You could try using longer FFT windows to get higher frequency resolution, but use only a small slice of each window to keep latency down. Note then that the phase changes will correspond to the slice size, not the FFT window size. For non-bin-centered frequencies, you might also want to experiment with assigning both adjacent bins their corresponding complex frequencies for synthesis. The "leakage" bin energy might help smooth your window join. IMHO. YMMV. -- Ron Nicholson rhn AT nicholson DOT com http://www.nicholson.com/rhn/ #include <canonical.disclaimer> // only my own opinions, etc.
Ross Clement (Email address invalid - do not use) wrote in message
<1136644370.031260.88500@g47g2000cwa.googlegroups.com>...

>(ii) I am very interested in looking at the analysis and resynthesis of >voice in the long term. I *believe* that additive synthesis would be a >good way of doing this. Frequency domain synthesis is a far quicker way >of doing additive synthesisers which use many, many partials.
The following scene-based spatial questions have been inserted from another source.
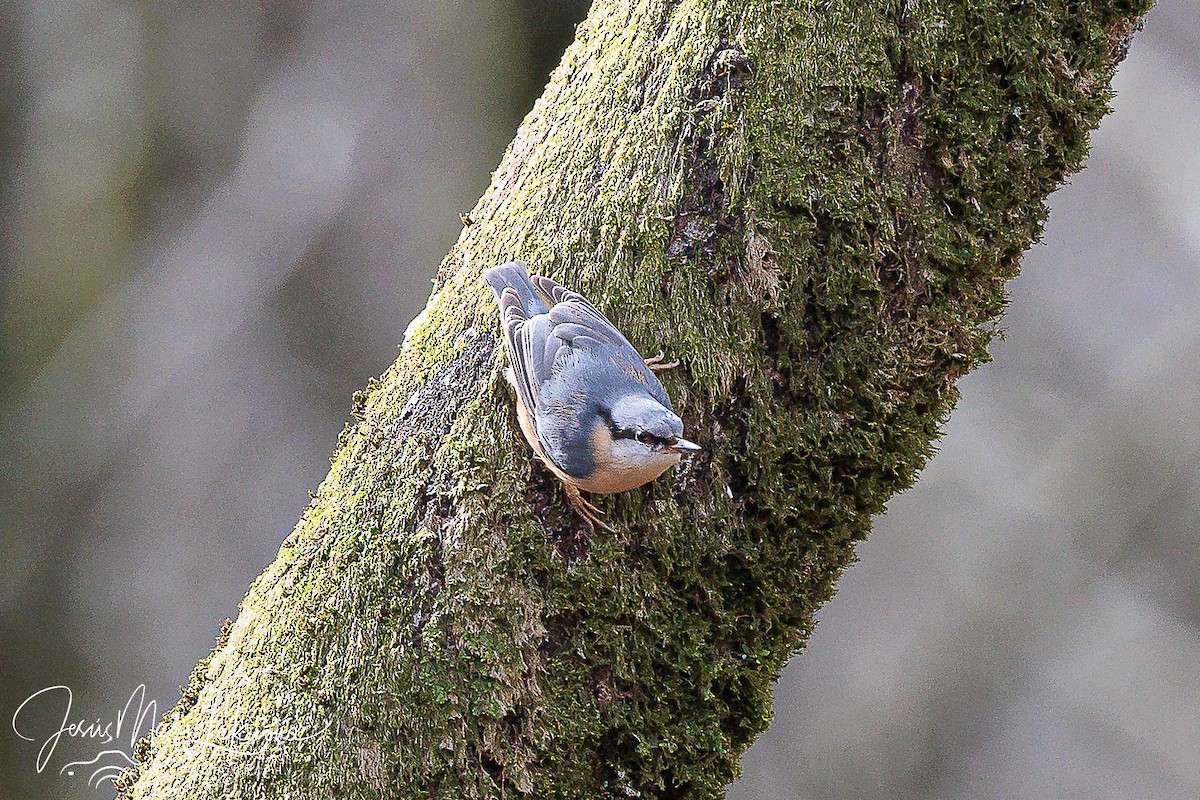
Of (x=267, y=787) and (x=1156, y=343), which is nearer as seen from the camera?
(x=267, y=787)

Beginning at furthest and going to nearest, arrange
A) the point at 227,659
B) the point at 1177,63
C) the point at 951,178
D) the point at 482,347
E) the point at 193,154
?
1. the point at 193,154
2. the point at 1177,63
3. the point at 227,659
4. the point at 482,347
5. the point at 951,178

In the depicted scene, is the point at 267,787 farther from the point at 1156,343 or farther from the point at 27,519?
the point at 1156,343

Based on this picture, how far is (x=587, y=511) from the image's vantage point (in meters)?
1.13

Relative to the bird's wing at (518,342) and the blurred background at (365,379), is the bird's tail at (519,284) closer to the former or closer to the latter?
the bird's wing at (518,342)

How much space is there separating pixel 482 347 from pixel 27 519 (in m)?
2.88

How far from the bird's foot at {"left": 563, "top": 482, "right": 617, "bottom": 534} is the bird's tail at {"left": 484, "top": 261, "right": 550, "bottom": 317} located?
0.25 m

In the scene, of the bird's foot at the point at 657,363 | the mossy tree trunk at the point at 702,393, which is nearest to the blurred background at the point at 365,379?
the mossy tree trunk at the point at 702,393

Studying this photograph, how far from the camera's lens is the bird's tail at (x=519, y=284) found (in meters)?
1.13

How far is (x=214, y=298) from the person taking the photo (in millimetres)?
3100

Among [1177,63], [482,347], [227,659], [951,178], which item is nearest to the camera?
[951,178]

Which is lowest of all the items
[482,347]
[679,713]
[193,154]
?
[679,713]

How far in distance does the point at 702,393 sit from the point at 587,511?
227mm

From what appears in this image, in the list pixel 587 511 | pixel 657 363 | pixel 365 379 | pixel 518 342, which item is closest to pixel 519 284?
pixel 518 342

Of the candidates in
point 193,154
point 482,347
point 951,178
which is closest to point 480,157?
point 193,154
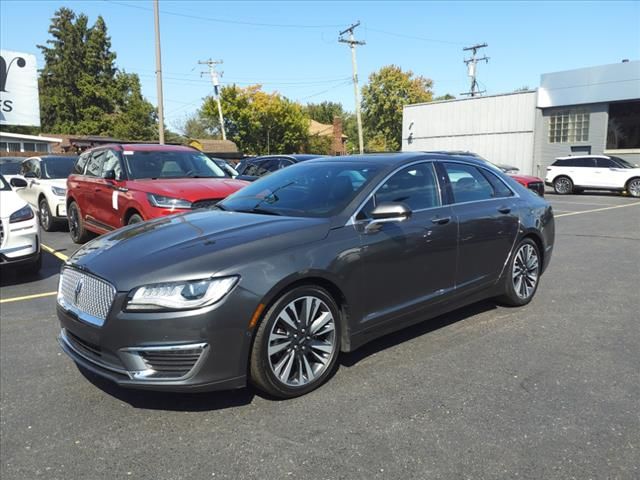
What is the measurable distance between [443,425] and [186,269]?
1.73 m

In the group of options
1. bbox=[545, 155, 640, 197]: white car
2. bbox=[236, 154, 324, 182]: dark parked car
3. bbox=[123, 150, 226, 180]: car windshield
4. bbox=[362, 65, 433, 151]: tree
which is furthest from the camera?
bbox=[362, 65, 433, 151]: tree

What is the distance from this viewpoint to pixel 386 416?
3.17 meters

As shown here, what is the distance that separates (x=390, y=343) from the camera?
14.3 ft

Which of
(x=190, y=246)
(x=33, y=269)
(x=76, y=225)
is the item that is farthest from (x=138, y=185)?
(x=190, y=246)

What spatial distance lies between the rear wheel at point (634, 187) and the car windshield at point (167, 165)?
19300 mm

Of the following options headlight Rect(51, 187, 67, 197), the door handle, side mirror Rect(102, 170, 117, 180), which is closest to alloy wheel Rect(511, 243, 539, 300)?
the door handle

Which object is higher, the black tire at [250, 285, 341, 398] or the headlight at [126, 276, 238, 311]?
the headlight at [126, 276, 238, 311]

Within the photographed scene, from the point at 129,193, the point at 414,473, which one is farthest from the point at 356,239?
the point at 129,193

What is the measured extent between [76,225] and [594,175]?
2070cm

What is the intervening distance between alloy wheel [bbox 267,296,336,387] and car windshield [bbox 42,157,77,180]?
9.76 meters

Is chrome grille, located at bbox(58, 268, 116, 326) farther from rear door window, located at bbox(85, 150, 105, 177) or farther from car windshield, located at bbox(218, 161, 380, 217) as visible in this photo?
rear door window, located at bbox(85, 150, 105, 177)

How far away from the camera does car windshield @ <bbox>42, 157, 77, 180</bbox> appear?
1136 cm

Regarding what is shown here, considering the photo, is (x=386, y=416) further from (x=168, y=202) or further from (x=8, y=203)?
(x=8, y=203)

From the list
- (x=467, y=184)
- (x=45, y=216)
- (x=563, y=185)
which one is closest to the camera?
(x=467, y=184)
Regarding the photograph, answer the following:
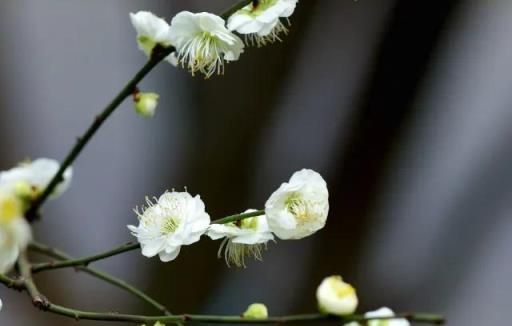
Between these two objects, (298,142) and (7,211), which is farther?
(298,142)

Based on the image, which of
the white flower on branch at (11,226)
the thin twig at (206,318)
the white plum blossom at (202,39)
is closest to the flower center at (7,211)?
the white flower on branch at (11,226)

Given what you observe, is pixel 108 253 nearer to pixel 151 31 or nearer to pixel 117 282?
pixel 117 282

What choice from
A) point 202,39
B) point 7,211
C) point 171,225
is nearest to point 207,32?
point 202,39

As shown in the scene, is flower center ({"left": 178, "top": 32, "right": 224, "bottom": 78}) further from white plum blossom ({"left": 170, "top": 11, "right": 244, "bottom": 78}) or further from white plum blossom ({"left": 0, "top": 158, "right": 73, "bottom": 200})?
white plum blossom ({"left": 0, "top": 158, "right": 73, "bottom": 200})

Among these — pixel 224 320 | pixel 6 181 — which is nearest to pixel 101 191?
pixel 6 181

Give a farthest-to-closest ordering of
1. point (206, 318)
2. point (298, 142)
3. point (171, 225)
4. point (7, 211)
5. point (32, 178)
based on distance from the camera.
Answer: point (298, 142) < point (32, 178) < point (171, 225) < point (206, 318) < point (7, 211)

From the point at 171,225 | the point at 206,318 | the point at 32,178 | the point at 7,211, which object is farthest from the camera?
the point at 32,178

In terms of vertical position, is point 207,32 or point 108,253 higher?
point 207,32
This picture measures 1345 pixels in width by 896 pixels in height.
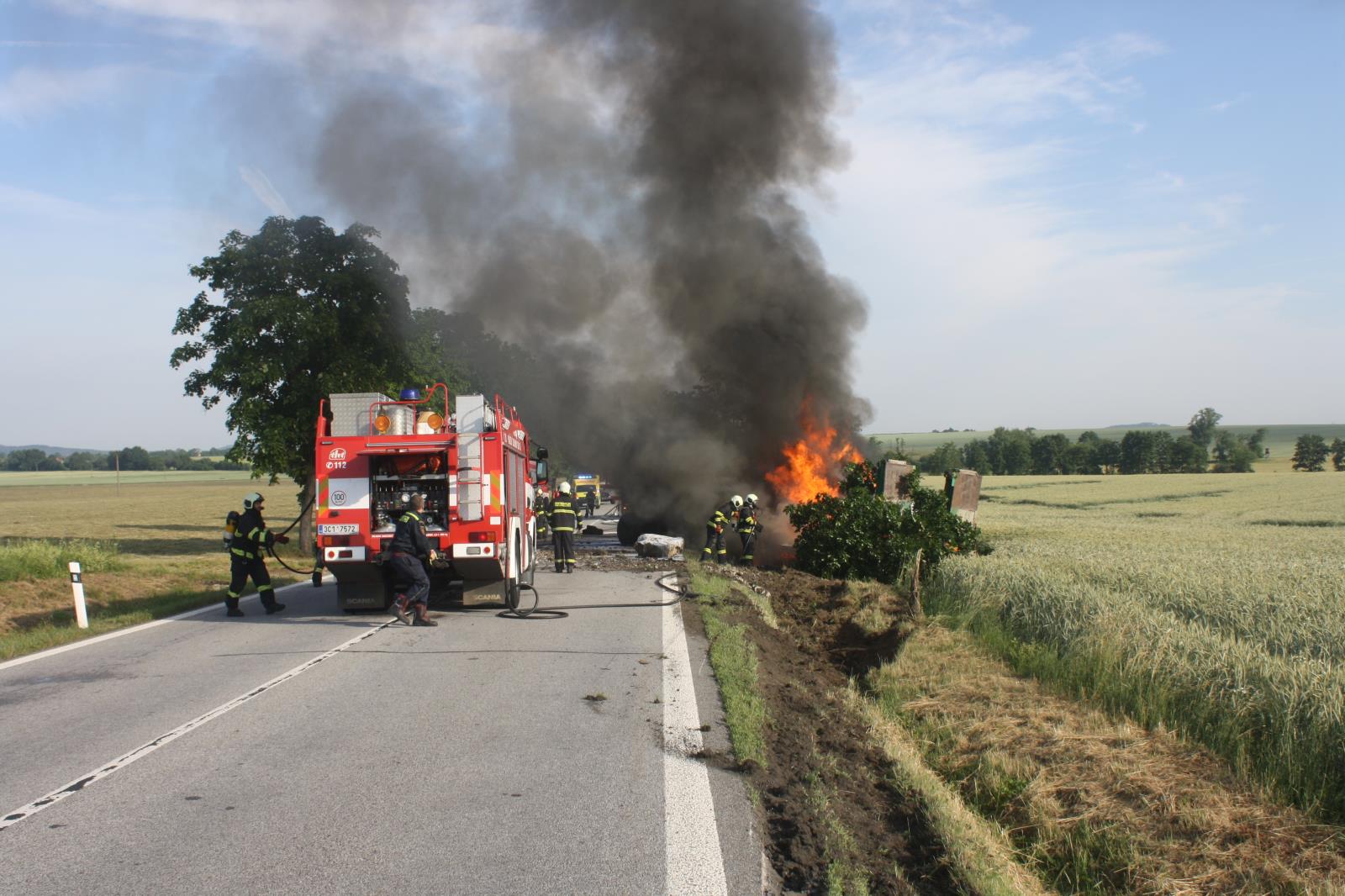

Hi Ross, By "far quicker" do you mean "lower CPU?" - I ask because I suspect that frequency domain synthesis will give you higher latency than using time domain additive synthesis - unless you do extreme overlapping in which case the CPU cost will shoot up! Have you considered running at a lower sample rate (e.g. 11025 samples per second) and interpolating by a factor of four using polyphase filters. If you are using additive synthesis you should be aware that most real world sounds have the majority of their sinusoidal components < 5KHz and above that you are probably (computationally) cheaper using noise modelling. Note too that you need to be really careful synthesising each sinusoid with time domain additive synthesis - my application uses a wavetable holding a single cycle of a sinusoid however I originally came unstuck as casting a float to an int (from phase to index) is really expensive on a Pentium (to do with flushing the pipeline) however if you use the function "lrintf" instead of a simple cast this avoids the pipeline flush and gives a major performance improvement. HTH Fraser.